··· Sayfa Metni ···

Eminî’yim dosta doğru gelirsin

Hedefimiz insanlıktır bilirsin

Başa, dişe muska yazan silinsin

Öz Türkçe söyleyen dilimiz vardır  

 

biçiminde olan  Yetmiş Bin Köşeli Gönlümüz Vardır  adlı şiiriyle birincilik ödülü alıp kendini duyuran Eminî Düştü, TRT’nin Atatürk’ün doğumunun 100. yılı nedeniyle açtığı “Atatürk Destanı” yarışmasında:

 

Silip karanlığın fırtınasını

Yelleriyle Cumhuriyet kurdular

Mustafa Kemal’in önderliğinde

Elleriyle Cumhuriyet kurdular

 

biçiminde başlayan şiiriyle üçüncülük ödülü almış, 1988’de TDK’nın açtığı âşıklar Arası Dedem Korkut Şiir Yarışması’nda:

 

Ölmemiştir Korkut Atam diridir

Ozanın sevdası sazın piridir

Gönül deryasının ulu eridir

Bize ışık tutan cananımız var   

 

gibi dörtlüklerle yüklü  Destanlar Çiçeği  adlı şiiriyle mansiyon almış ve çağımızın yaşayan en iyi ozanları arasına girmiştir.

 

İLESAM’ın ilk üyelerinden olan ve Atatürkçü Düşünce Derneği, Halk Ozanları Vakfı gibi kuruluşlarda görev alan Eminî, âşıkların örgütlenmesinde de etkili olmuş, bazı dernek ve kuruluşların kuruculuğunda yer almıştır. Örneğin; Hüseyin Çırakman’la 12 Eylül döneminde Halk Ozanları Kültür Derneğini  kurmuş, daha sonra da yine Hüseyin Çırakman’la; Halk Âşıkları, Halk Sanatçıları Yayın ve Üretim Kooperatifini kurmuştur. Bu dönemde bir yandan da plaklar çıkarmış, kasetler yayınlamış ve adını iyice duyurmuştur. 1993 yılında çalıştığı kurumdan emekli olan Eminî,  2003 yılında oğlunu kaybedişinin ardından hayata sazı, sözü ve şiirleriyle tutunmaya çalışmıştır.

 

İlkokulu bile dışardan bitirmesine karşın, kendini çok iyi geliştirmiş,  herkesi  -dil, din, renk, ırk ayırt etmeksizin sevmiş, kardeş saymış, İnsan sevgisini şiirlerine de yansıtmıştır. Anadolu insanının yüzyıllardır maruz kaldığı inanç sömürüsünü yoğun bir biçimde işlemiştir.

··· Çıkarılan Veriler ···

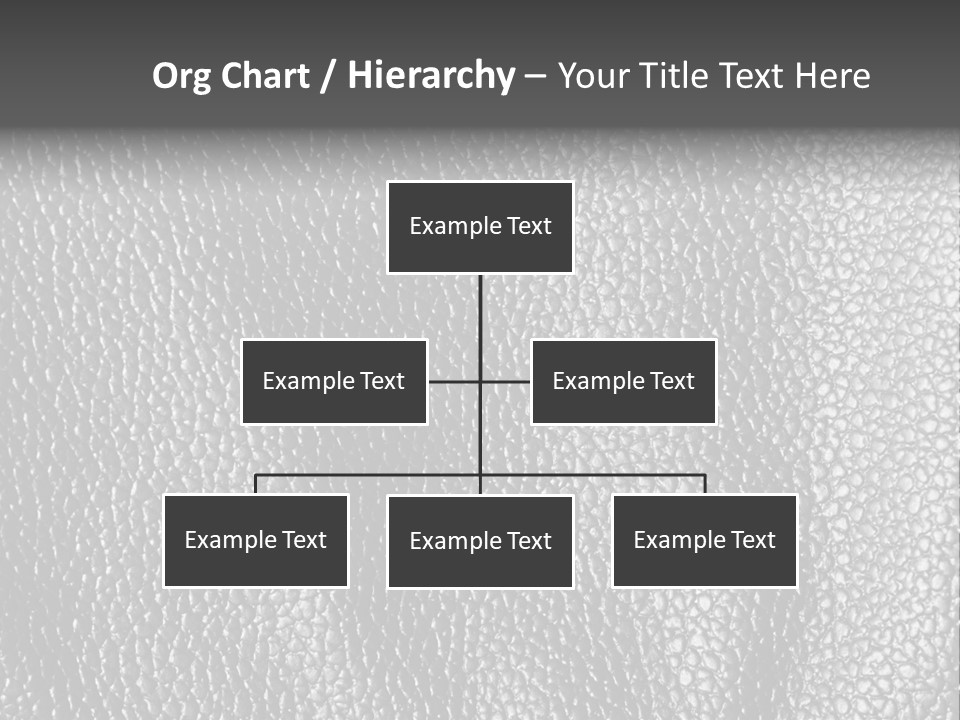 Org Chart / Hierarchy – Your Title Text Here

Example Text

Example Text

Example Text

Example Text

Example Text

Example Text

···

■ **Yapılacaklar**:
• A. Eminî Düştü hakkındaki metne göre Eminî çalıştığı kurumdan hangi yıl emekli olmuştur?
• B. Eminî Düştü'yü anlatan metni lütfen kaldığı yerden sürdürün.

■ **Madde Sırasıyla Yanıtlar**:
• A. 1993 yılında.

• B.
“Emini’yim arşın kürşün binası

Adem balçıktandır çamur mayası

Nedir ırk mezhep kavgası

Kulu kuldan ayırdılar yaratan”

 

ve

 

Dinleri, dilleri ne olursa olsun

Severim insanları insancasına

İnsanlık kardeştir diyen canları

Baş tacı ederim sultancasına

 

gibi deyişleri bu duyguları yansıtan söylemleridir.

 

İnsan sevgisi öylesine yüksektir ki kendi ağzıyla bunu şöyle anlatır: “Benim dünyada; birlik, beraberlik ve kardeşlik anlayışı içinde, insancıl duygularla karşılıklı saygı ve sevgi tek dileğim olmuştur.” Hümanist oluşu onu toplum içinde sevilen sayılan biri haline getirmiştir.Halkbilimci İhsan Öztürk onun için :

 

“Benim için Eminî, önce alçak gönüllü, sevecen, hoşgörülü, sözü sohbeti dinlenir bir güzel insandır. Bu özelliklerinin yanı sıra saz çalma, söz söyleme konularında da çok mahir bir usta, engin bilgi ve birikimiyle, eserleriyle ozan camiasında saygın bir yeri olan; herkesin sevip saydığı yürekli bir dosttur.” (4) demektedir.

Aşık Eminî’nin dünyasında kötülük yoktur. Deyişleriyle, birlik beraberlik duygularını halka aşılamak ister.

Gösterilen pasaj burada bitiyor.